On Tue Feb 26 01:33:54 2008, IMACAT wrote:
Show quoted text> On Sun Jan 06 22:49:05 2008, hjp@hjp.at wrote:
> > Well, I added tests for all the new opcodes, and fixed some of the old
> > ones. There may still be some bugs, but the tests all pass now and they
> > cover all source lines, so I guess it's clean enough now.
>
> Hi. This is imacat from Taiwan. Sorry for the reply late.
No problem. I'm late, too (somehow I expected rt to send me mail if the
ticket changes, but apparently it doesn't) and the Simon is late, too
;-).
Show quoted text> Well, your test suites fails.
>
> 1. That t/tmp is read-only after untarring the source.
It shouldn't be in source. Apparently I added it to the MANIFEST by
mistake. (And the tests which create it should probably remove it when
they are finished).
Show quoted text> I would suggest you to untar your "./Build dist" source and test
> again before release.
Good advice. I'll keep it in mind.
Show quoted text> 2. That float comparison fails at t/09binnumbers.t. The failure is
> attached below:
>
> imacat@cotton tmp/Python-Serialise-Pickle-0.02 % perl -Iblib/lib
> t/09binnumbers.t
> 1..7
> ok 1 - use Python::Serialise::Pickle;
> ok 2
> LOAD
> ok 3 - binint1
> LOAD
> ok 4 - binint2
> LOAD
> ok 5 - binint (positive)
> LOAD
> ok 6 - binint (negative)
> LOAD
> not ok 7 - binfloat
> # Failed test 'binfloat'
> # at t/09binnumbers.t line 15.
> # got: '3.14000000000000012'
> # expected: '3.14'
> # Looks like you failed 1 test of 7.
> imacat@cotton tmp/Python-Serialise-Pickle-0.02 %
>
> I suppose this fails on x86_64 and "i386 compiled with
uselongdouble".
Yes, that's expected. The test was designed to check if the result is
exact with 64 bit doubles. It cannot work with longer (or shorter)

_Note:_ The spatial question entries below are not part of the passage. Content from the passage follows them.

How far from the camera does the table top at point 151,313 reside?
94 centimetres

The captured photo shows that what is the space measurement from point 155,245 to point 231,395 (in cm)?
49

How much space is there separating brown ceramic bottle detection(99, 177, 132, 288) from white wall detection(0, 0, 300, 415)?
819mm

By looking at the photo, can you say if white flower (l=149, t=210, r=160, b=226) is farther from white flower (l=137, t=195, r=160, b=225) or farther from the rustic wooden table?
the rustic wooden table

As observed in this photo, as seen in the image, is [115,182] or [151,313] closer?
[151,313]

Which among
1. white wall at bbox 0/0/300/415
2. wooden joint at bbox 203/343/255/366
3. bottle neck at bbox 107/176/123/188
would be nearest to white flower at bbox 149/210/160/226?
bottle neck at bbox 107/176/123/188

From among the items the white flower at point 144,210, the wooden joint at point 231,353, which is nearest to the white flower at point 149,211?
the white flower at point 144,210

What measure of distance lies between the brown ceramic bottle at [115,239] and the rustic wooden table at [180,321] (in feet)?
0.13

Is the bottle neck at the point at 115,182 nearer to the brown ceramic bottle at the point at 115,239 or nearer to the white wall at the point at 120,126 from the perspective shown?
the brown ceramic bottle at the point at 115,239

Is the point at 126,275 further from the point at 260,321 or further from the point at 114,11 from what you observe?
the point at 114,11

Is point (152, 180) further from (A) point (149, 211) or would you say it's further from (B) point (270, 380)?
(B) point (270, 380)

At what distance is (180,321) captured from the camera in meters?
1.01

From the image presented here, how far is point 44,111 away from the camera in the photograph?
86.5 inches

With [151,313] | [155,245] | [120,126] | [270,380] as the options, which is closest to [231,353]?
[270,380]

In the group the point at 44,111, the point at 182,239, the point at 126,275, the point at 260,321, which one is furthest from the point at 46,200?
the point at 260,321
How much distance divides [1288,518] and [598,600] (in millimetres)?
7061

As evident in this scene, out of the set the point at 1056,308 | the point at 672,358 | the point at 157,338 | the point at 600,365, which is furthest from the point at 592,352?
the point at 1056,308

doubles. It could be skipped for other sizes, but there is a better way
...
Show quoted text> I do not remember how others solve this, but I suppose you can use:
>
> is(sprintf("%f", $ps->load) + 0, 3.14, "binfloat");
Nope, that doesn't check if the result is exactly what it should be.
A better test would be
is($ps->load, 3.140000000000000124344978758017532527446746826171875,
"binfloat");
that should work with all possible floating point representations.